Thursday 29 March 2018

"Unconditional love"

was a phrase which came up a number of times at yesterday's funeral. It was in the statement in the order of service and mentioned by friends.
I went to the funeral believing that I did not know the man in question. I know his parents and his sister and I like them very much indeed. They have been immensely supportive of me and I went for that reason.
And I am glad I did because it turned out I knew the man in question. I knew him in two ways. 
He was a bike rider. I would sometimes see him out with a group of mates. A long time ago now I came out to load my shopping into the basket on the rear of my tricycle and he was there, crouched down and having a look at "how it works". 
      "It runs on banana power," I told him. I don't know why I said that. There was just something about the way he was looking at me, the smile and the genuine curiosity. He was the sort of person almost everyone would take to immediately.

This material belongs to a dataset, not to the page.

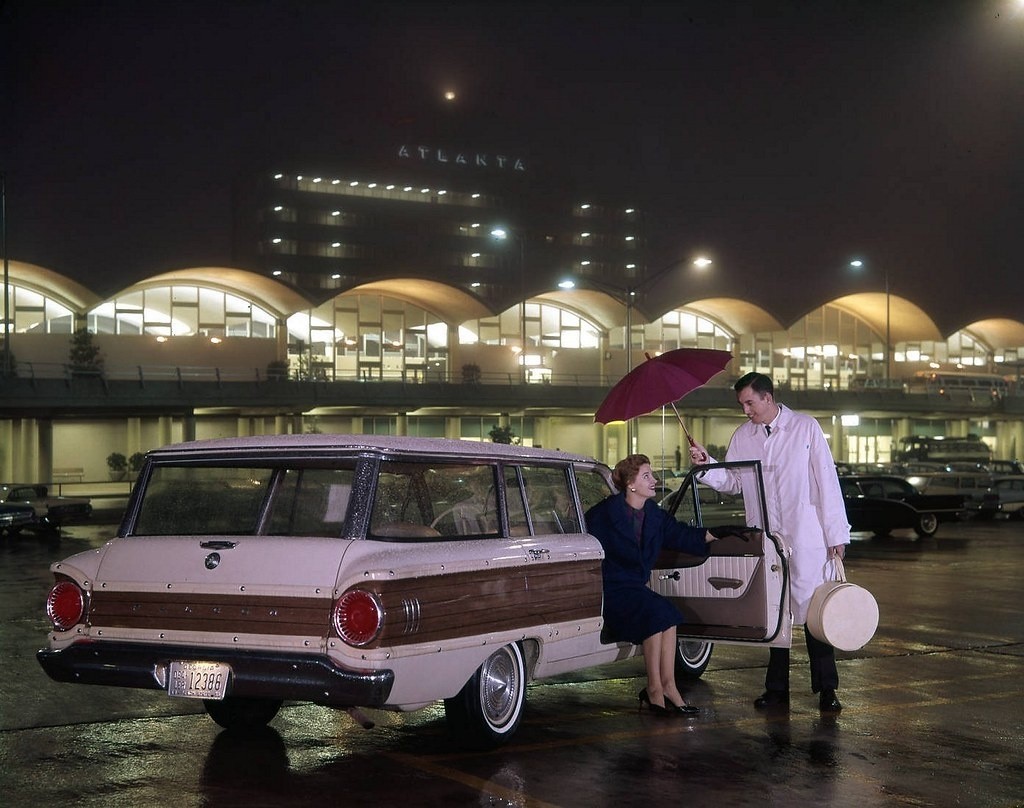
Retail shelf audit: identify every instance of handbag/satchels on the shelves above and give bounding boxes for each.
[807,553,879,651]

The only people who could have felt uncomfortable in his presence were people who would have felt uncomfortable in the presence of any decent person...and he was much more than that. 
After that I would sometimes see him with his mates. They would stop for a drink at the cafe by the place where I park my bike. I'd always get an acknowledgement. Occasionally they would be getting ready to leave as I was and, in the nicest possible way, he would be one who would say, "Race you!"
Although I sometimes thought he reminded me of someone I had no idea who he was. I simply thought of him as a "nice" person, someone I wouldn't have minded getting to know just a little better.  It wasn't that I  thought we would have anything in common, simply that he was the sort of person anyone couldn't help but like.
And then, yesterday, I saw his photograph. It was there on the front of the order of service. It was on the screen in the church. I stared in disbelief. This man was the son of my friends. 
I had gone there for them - and now I was there for him as well. I listened as, one after another, his mates approached the pulpit and spoke about him. They were grown men and they barely retained their composure. There were moments of silence as they struggled to speak again. Each one made us laugh even while wanting to weep. 
That phrase, "unconditional love" was spoken again, and again - unconditional love not just for his family but for his friends.
And I thought of his unconditional friendliness for someone whose name he didn't even know.